If your team uses a style guide, such as Python’s PEP 8, enforce it with automated tools. Style discussions can be a form of bikeshedding and add noise.
Comment on the Good Stuff
Code reviews are conversations and not a “This is what’s wrong with your code” exercise. Point out positive aspects of the code. If a developer has improved, mention the improvement! If you learn something new from reading their code, mention that too.
Code reviews usually take place over text, where it’s hard to determine emotion and tone. Words can seem aggressive in a way they might not in-person. Here’s a few words to avoid:
What’s obvious to you may not be to someone else. The other person may have tried the suggestion already and chose not to go that route. You can just omit the word “just” without affecting the meaning, even in this sentence.
“Why” questions can sound aggressive and force the other person to defend their position. I recommend framing “why” questions as “how” or “what” instead to find how they came to their decision. Examples:
- Avoid: Why didn’t you set up the database connection once?
- Better: What’s preventing the code from configuring the database connections once?
I’ve started to leave comments on my code reviews for others to understand the change’s context. I like to discuss what the code review includes (and why) and alternatives I considered.
“This implements a new API endpoint and functional tests for it. I refactored the authentication logic because I needed to make changes to fix the API tokens.”
Context comments provide an entry point for people new to your code. If you’re submitting code for review, you’ve been thinking about it for a while. Your reviewer doesn’t have the same knowledge about your choices that you do.
Avoid Yes / No Questions
Open-ended questions allow the other person to explain their thinking. Yes / no questions can feel like they’re leading to an expected answer. For example:
- Avoid: Do you think we should refactor this?
- Better: How can we design this so we can reuse it in the other section?
The first question implies that the answer should be “YES!” – it’s a question in form only. The second question could start a discussion.
Think about architectural choices when looking at code.
Does the design make sense? When reviewing code, it’s tempting to focus on issues like
“Should this variable be
final?” and miss bigger issues.
Once we’ve settled the architectural questions, I like to go into “baby mind”. In other words, I try not think about the code. If I have to think deeply to figure out what the code does, it’s confusing and can hide bugs. In a few months when we come back to the code, it should still be easy to read and understand.

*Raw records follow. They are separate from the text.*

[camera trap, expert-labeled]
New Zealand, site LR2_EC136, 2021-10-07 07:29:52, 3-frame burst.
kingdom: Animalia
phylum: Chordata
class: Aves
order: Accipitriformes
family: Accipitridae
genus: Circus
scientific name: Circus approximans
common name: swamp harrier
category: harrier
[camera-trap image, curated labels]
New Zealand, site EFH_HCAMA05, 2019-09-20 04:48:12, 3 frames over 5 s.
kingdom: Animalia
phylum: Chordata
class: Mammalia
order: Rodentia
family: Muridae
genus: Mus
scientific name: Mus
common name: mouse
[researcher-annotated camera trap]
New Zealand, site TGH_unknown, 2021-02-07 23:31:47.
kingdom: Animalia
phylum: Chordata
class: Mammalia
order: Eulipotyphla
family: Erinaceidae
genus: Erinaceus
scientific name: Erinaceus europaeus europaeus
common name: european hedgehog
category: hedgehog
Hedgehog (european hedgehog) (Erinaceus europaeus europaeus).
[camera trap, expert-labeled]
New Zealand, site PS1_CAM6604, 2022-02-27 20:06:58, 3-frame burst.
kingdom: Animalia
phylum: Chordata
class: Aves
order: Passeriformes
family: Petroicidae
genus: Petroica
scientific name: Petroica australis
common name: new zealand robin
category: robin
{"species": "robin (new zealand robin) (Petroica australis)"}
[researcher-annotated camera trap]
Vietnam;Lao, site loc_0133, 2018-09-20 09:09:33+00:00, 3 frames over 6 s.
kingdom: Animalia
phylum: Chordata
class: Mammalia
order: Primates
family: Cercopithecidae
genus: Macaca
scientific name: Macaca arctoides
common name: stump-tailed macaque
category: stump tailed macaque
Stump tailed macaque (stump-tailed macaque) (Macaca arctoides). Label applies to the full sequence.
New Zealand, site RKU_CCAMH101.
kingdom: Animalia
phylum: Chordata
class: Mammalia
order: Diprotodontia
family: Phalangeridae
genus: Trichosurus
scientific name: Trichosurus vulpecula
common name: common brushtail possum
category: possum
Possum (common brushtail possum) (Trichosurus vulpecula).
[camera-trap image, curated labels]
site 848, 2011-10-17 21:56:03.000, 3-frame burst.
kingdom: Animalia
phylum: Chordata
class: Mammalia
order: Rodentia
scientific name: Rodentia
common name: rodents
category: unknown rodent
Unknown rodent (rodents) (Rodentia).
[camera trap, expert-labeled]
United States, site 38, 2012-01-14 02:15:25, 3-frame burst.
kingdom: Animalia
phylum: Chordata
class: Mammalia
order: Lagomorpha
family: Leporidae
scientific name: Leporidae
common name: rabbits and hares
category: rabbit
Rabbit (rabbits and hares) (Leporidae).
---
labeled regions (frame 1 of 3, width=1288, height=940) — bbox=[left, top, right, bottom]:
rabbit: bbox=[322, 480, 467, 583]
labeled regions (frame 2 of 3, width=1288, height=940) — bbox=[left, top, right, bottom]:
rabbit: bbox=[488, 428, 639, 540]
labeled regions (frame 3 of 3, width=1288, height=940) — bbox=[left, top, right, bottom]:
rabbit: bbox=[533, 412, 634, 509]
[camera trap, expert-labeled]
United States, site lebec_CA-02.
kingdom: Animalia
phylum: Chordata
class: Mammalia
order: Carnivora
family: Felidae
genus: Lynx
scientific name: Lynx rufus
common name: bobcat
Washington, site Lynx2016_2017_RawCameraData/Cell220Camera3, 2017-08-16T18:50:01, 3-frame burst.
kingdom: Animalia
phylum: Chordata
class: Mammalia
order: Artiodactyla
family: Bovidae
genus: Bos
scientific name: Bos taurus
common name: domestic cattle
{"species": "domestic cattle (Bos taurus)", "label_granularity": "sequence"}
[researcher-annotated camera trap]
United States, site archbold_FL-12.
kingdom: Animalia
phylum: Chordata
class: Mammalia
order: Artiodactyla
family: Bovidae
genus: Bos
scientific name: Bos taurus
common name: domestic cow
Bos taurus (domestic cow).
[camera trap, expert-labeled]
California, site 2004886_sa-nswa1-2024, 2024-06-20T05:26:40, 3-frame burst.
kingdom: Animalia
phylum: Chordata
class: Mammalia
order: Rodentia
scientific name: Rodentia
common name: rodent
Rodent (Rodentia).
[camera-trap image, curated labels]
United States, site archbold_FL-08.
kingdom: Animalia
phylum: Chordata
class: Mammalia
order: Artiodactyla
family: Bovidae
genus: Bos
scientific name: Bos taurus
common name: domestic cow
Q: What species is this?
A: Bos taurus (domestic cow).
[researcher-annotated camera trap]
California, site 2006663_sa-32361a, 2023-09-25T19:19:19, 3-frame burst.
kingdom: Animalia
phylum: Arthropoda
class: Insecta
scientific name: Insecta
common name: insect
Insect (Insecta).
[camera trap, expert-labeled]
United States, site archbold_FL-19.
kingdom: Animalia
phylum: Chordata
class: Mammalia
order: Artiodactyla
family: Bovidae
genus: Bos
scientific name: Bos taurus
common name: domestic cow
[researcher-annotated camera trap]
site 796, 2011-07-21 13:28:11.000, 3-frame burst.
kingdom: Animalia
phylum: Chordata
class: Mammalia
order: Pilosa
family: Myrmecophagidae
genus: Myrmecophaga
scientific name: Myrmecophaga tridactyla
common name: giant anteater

I like to spend no more than an hour on a code review. That can mean cutting up code reviews so they’re easier to review and ship. If large code reviews are the norm, try to make the changes (and tickets) smaller in scope.
10 lines of code = 10 issues.— I Am Devloper (@iamdevloper) November 5, 2013
500 lines of code = "looks fine."
That’s it! I hope you find these practices useful. I’ll do a post in a few more years if this changes.